Abstract
Minimally invasive cardiac surgery (MICS) has a number of proven advantages compared to median sternotomy. Safe cannulation and perfusion are some of the main components of the success of MICS.
 The aim. To present our perfusion strategy and describe the methods of cannulation, technical features, contraindications and potential complications.
 Materials and methods. We examined the results of 1088 adult patients who underwent primary cardiac surgery in our hospital (coronary artery bypass grafting, valve surgery, aortic surgery, left ventricle repair, congenital cardiac surgery and combined procedures) from July 2017 to May 2021. Of these, 851 patients were qualified for MICS. To select a safe cannulation strategy, we performed contrast enhanced computed tomography (CT) of the aorta and main branches for all the patients, also we calculated the body surface area according to the DuBois and DuBois formula.
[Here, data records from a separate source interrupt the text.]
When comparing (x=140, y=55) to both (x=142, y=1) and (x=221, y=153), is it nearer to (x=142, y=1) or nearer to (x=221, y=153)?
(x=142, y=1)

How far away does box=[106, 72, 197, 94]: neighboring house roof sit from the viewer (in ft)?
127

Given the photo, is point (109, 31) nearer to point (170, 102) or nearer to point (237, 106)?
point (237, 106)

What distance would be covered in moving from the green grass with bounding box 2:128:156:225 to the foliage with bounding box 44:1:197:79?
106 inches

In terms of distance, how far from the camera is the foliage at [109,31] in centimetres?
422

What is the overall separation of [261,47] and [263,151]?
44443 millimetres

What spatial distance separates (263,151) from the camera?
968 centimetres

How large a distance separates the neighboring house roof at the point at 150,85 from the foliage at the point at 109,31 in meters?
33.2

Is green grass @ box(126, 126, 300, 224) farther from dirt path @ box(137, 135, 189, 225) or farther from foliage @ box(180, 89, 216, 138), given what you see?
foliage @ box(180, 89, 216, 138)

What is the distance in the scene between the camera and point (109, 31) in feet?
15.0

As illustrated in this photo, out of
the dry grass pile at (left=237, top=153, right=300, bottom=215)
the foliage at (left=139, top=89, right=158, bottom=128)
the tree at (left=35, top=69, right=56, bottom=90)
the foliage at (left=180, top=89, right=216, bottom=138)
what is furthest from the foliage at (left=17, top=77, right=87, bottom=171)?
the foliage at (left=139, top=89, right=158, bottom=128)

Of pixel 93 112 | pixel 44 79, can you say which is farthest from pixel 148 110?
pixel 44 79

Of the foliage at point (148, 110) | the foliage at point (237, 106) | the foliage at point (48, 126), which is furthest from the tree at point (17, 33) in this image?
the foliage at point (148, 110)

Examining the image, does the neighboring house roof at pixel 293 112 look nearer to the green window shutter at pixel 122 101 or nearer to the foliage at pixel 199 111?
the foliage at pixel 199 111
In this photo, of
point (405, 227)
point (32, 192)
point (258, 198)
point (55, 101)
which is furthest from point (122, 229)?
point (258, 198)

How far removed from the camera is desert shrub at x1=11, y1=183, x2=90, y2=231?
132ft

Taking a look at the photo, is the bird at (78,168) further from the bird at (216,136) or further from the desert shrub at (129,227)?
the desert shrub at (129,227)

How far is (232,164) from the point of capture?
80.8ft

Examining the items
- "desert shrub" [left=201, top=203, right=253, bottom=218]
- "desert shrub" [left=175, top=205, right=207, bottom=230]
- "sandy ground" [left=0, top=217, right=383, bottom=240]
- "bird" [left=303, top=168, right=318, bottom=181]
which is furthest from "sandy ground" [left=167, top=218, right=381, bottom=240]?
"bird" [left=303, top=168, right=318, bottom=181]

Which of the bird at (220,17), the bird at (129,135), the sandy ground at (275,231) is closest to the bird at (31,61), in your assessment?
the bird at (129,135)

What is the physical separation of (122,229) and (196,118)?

 Results. We performed 838 minimally invasive on-pump procedures, which is 98.5% of all patients qualified for MICS. According to the results of the preoperative CT scan, 13 (1.5%) patients were not operated with the minimally invasive approach due to the hazards related to the provision of cardiopulmonary bypass. Peripheral cannulation was performed in 754 (90%) patients and an alternative cannulation site was selected in 62 (8.2%) patients based on preoperative CT data. There were 10 (1.32%) patients who developed major complications (stroke, acute aortic dissection, acute renal failure requiring hemodialysis) after peripheral cannulation.
 Conclusions. Preoperative CT scan is mandatory for planning a perfusion strategy in minimally invasive cardiac surgery. The required surgical techniques should include cannulation of the right and left femoral and right axillary arteries.